An Emmaus leader loves. They have genuine compassion and care for those they lead. Their support comes without judgment, their care without strings. Patiently the Emmaus leader guides and directs those they lead and with great care helps them come to great revelation.

An Emmaus leader leads. While there is value in listening and loving, to be a leader, one must lead. An Emmaus leader takes the mantle of leadership seriously. Like the story in Luke 24, the Emmaus leader waits to be invited in, waits for permission to exercise leadership. Once they are invited in, they bring clarity and direction to a difficult situation.

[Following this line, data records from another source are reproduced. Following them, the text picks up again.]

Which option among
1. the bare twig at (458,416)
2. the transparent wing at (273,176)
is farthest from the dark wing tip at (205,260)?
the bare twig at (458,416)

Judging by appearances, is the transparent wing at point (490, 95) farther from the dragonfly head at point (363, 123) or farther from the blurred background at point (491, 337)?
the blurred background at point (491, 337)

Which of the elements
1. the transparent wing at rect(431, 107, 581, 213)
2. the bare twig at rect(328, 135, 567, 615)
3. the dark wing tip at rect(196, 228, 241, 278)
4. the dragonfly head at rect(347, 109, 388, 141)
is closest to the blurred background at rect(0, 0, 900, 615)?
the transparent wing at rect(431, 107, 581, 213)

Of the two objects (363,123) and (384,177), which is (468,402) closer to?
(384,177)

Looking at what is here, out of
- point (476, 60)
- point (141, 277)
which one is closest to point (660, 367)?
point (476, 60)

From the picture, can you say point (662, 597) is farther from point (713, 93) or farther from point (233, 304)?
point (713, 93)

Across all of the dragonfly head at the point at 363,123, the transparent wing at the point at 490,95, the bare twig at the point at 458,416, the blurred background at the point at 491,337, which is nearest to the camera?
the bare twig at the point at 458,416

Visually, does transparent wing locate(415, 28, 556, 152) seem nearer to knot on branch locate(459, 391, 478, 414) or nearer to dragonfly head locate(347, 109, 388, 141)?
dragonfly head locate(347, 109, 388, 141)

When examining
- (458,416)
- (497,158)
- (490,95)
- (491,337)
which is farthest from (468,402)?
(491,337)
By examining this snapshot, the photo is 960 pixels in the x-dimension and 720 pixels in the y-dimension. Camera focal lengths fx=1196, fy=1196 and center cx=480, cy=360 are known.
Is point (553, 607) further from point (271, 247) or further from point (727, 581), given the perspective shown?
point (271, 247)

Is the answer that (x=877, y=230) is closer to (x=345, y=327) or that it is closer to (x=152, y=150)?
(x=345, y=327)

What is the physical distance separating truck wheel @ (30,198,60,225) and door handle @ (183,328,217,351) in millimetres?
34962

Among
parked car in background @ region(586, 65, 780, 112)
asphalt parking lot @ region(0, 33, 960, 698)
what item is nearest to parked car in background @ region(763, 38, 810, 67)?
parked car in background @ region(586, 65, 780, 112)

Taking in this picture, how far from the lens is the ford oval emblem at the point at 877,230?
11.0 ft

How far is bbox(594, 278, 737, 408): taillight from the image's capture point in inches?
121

Today I lost one of the best “Emmaus leaders” I have ever encountered. Mack McMillan was my district superintendent, my mentor, and my friend. From our first encounter eighteen months ago he always treated me like a valued peer and able leader. He challenged me to be my best, to lead with integrity and authenticity, and to serve faithfully. Mack was one of the few in leadership that seemed to realize that my challenging the institutional process was not a disrespect of the institution, but a desire for the institution to be the Church that God wanted it to be. He gave credence to my ideas for alternative ministry that others would have seen as folly. He truly listened, loved, and led from his heart. He followed Christ’s example and was an Emmaus leader.

May God surround his family with love and peace.